Once more, the answers that we get out of these episodes, especially the secrets that Grisha left for Eren in the basement are all extremely satisfying. Attack on Titan knows how to properly balance its emotion and plotting. It’s a tall task to fill in hundreds of years of backstory while also playing around with a cast of characters that’s almost entirely new, but this is something that Isayama makes look all too easy. Without spoiling with details, we get information about the world outside the walls, the history of the Titans, and the real history of the world inside the walls. It is the perfect mix of emotional catharsis and suspenseful action. The regular themes of freedom, regret, and generational fate are present here as Shiganshina District gets torn to shreds. It helps to see the show connect this story's beats to deeper topics so this is as much of a philosophical battle as it is a physical one. It closes the book on a number of long-running conflicts but also throws a whole lot more into the fire. While many cards are revealed, Isayama is still holding on to some trump cards.

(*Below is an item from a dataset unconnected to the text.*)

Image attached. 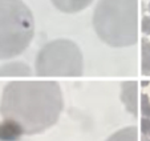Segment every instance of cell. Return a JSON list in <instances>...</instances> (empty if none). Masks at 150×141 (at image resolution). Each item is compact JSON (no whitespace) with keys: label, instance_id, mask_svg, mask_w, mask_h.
<instances>
[{"label":"cell","instance_id":"obj_1","mask_svg":"<svg viewBox=\"0 0 150 141\" xmlns=\"http://www.w3.org/2000/svg\"><path fill=\"white\" fill-rule=\"evenodd\" d=\"M64 108L57 81H11L0 101V115L21 135H37L57 122Z\"/></svg>","mask_w":150,"mask_h":141},{"label":"cell","instance_id":"obj_9","mask_svg":"<svg viewBox=\"0 0 150 141\" xmlns=\"http://www.w3.org/2000/svg\"><path fill=\"white\" fill-rule=\"evenodd\" d=\"M0 75H29V68L25 64L21 63H13V64H7L6 67L0 68Z\"/></svg>","mask_w":150,"mask_h":141},{"label":"cell","instance_id":"obj_8","mask_svg":"<svg viewBox=\"0 0 150 141\" xmlns=\"http://www.w3.org/2000/svg\"><path fill=\"white\" fill-rule=\"evenodd\" d=\"M106 141H138V132L136 127H126L113 133Z\"/></svg>","mask_w":150,"mask_h":141},{"label":"cell","instance_id":"obj_7","mask_svg":"<svg viewBox=\"0 0 150 141\" xmlns=\"http://www.w3.org/2000/svg\"><path fill=\"white\" fill-rule=\"evenodd\" d=\"M122 100L127 109L136 113V83H125L122 89Z\"/></svg>","mask_w":150,"mask_h":141},{"label":"cell","instance_id":"obj_11","mask_svg":"<svg viewBox=\"0 0 150 141\" xmlns=\"http://www.w3.org/2000/svg\"><path fill=\"white\" fill-rule=\"evenodd\" d=\"M141 31L145 35H150V16H144L141 21Z\"/></svg>","mask_w":150,"mask_h":141},{"label":"cell","instance_id":"obj_6","mask_svg":"<svg viewBox=\"0 0 150 141\" xmlns=\"http://www.w3.org/2000/svg\"><path fill=\"white\" fill-rule=\"evenodd\" d=\"M21 132L8 121L0 122V141H16L21 137Z\"/></svg>","mask_w":150,"mask_h":141},{"label":"cell","instance_id":"obj_12","mask_svg":"<svg viewBox=\"0 0 150 141\" xmlns=\"http://www.w3.org/2000/svg\"><path fill=\"white\" fill-rule=\"evenodd\" d=\"M147 9H149V12H150V3H149V6H147Z\"/></svg>","mask_w":150,"mask_h":141},{"label":"cell","instance_id":"obj_3","mask_svg":"<svg viewBox=\"0 0 150 141\" xmlns=\"http://www.w3.org/2000/svg\"><path fill=\"white\" fill-rule=\"evenodd\" d=\"M33 33V14L23 0H0V60L21 55Z\"/></svg>","mask_w":150,"mask_h":141},{"label":"cell","instance_id":"obj_2","mask_svg":"<svg viewBox=\"0 0 150 141\" xmlns=\"http://www.w3.org/2000/svg\"><path fill=\"white\" fill-rule=\"evenodd\" d=\"M97 36L114 48L137 41V0H100L93 12Z\"/></svg>","mask_w":150,"mask_h":141},{"label":"cell","instance_id":"obj_10","mask_svg":"<svg viewBox=\"0 0 150 141\" xmlns=\"http://www.w3.org/2000/svg\"><path fill=\"white\" fill-rule=\"evenodd\" d=\"M142 69L145 75H150V41L142 40Z\"/></svg>","mask_w":150,"mask_h":141},{"label":"cell","instance_id":"obj_5","mask_svg":"<svg viewBox=\"0 0 150 141\" xmlns=\"http://www.w3.org/2000/svg\"><path fill=\"white\" fill-rule=\"evenodd\" d=\"M94 0H52L53 6L59 11L65 14H74L85 9L88 6H91Z\"/></svg>","mask_w":150,"mask_h":141},{"label":"cell","instance_id":"obj_4","mask_svg":"<svg viewBox=\"0 0 150 141\" xmlns=\"http://www.w3.org/2000/svg\"><path fill=\"white\" fill-rule=\"evenodd\" d=\"M35 68L41 77H79L84 69L82 53L71 40H53L40 49Z\"/></svg>","mask_w":150,"mask_h":141}]
</instances>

The hype is real right now, with the announcement of the Final season for Fall 2020. It is going to be interesting how Isayama wraps things up and how it will be adapted. This season of Attack on Titan was like no other, especially the second cour. I like to think of it as an invitation. An invitation to witness greatness. An invitation to witness the extraordinary. And it was an invitation to witness one of the absolute best of what the anime industry has to offer. And I would like to extend this invitation to each and every one of my fellow viewers of anime, to pick up this series. It is one of a very select few that is near masterful in all categories. One of the select few that leaves you absolutely mesmerized by its sheer brilliance. And one of the select few that rewards you for your patience. Will you accept my invitation?